How/when should I test my home?
Ideally, we would recommend all homeowners buy a long-term radon monitor and set it up in the lowest area of their home that they spend long periods of time in. We use (and most commonly see) monitors made by Airthings, but any long-term monitor is better than none. Once you’ve let your long-term monitor run for at least 3 months, you can move it to different locations to see how the results change. If you must use a short-term monitor, it’s important that you follow the instructions very carefully and ideally test in the wintertime. If conducting any of this testing yourself is too much, you can also look for a professional radon tester in your area.
What should I do if my test results are high?
The only truly reliable radon mitigation system is a sub-slab suction or depressurization system. It consists of a pipe installed through your slab, connected to a fan, and run up to exhaust above your roofline. It works by capturing the soil gases from beneath your slab and exhausting them outside where they can’t be drawn back into the house. In existing buildings it’s typically only feasible to locate the fan and most of the piping outside the home. In new construction and in some renovations, you might be able to run the piping up through the house into the attic, where you would install the fan and then run the pipe up through the roof. While an internal radon system is less visually apparent on the outside, an external radon system can often be installed in discrete locations so it’s less noticeable; and you can paint them too.
Can’t I just seal up my basement walls & slab?
Any sealing you can do between your home and the ground will help reduce radon infiltration and make a sub-slab suction system more effective, but on its own, air sealing typically won’t get the levels low enough. This is most commonly due to cracks & penetrations in the basement slab that are difficult to durably seal. A new foundation with good vapor barrier detailing below the slab and up the walls can sometimes be effective, but very often there are areas that are not perfect allowing radon to get in.
Can I reduce radon levels with ventilation?
While traditional ventilation like exhaust fans and ERVs are sometimes suggested as radon mitigation strategies, they are not reliably effective and, in some cases, can increase radon levels. In addition, relying on traditional ventilation methods for radon mitigation would require you to ventilate more than you would otherwise, which can lead to high energy bills and discomfort due to both high and low humidity along with constant air movement.
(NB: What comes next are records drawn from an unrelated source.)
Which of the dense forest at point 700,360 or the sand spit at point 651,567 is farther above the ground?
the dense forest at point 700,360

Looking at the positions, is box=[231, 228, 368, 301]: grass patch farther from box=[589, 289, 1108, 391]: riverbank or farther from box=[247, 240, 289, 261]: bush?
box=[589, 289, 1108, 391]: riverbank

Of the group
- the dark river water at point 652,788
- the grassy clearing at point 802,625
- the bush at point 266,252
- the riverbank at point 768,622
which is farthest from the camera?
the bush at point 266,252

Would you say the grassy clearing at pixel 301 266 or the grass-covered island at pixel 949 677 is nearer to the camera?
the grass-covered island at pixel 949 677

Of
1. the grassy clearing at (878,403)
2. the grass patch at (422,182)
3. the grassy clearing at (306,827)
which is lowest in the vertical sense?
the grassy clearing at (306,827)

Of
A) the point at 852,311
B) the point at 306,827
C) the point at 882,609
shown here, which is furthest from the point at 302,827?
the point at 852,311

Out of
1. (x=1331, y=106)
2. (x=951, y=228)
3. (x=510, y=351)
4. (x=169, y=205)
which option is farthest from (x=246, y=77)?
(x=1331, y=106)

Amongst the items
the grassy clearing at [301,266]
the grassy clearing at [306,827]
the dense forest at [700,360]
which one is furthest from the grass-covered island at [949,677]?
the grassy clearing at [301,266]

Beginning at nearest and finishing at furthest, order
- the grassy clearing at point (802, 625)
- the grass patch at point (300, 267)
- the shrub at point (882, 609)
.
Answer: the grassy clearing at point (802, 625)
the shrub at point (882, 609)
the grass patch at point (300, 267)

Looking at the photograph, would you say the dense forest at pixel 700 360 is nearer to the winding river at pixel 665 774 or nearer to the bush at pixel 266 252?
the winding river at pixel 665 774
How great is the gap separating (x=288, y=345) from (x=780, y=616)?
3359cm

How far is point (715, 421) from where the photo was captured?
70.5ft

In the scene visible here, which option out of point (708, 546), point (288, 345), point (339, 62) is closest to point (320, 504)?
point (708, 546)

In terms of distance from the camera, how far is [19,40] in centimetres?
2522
How does Byggmeister address radon in our work?
We test our clients' homes both before and after each renovation or retrofit project. If we get a high result during the project planning process, we will incorporate a sub-slab suction system into our project scope. If we get a low result during project development but we are finishing a basement, we typically recommend planning for where a sub-slab pipe could go if needed down the road. It’s not uncommon for us to get a low result pre-project and a high result post-project. When that happens, we either install a sub-slab suction system, or our clients work directly with a radon mitigation company, like Eagle Enviromental Inc., to do this work.
All-in-all radon is a serious health concern that we are learning more about every year. We encourage all homeowners to understand their exposure risk and, if necessary, take steps to protect themselves. Radon risk is easy to ignore if you don’t know what to make of it, but if you’ve made it to the end of this blog, you know enough to take action!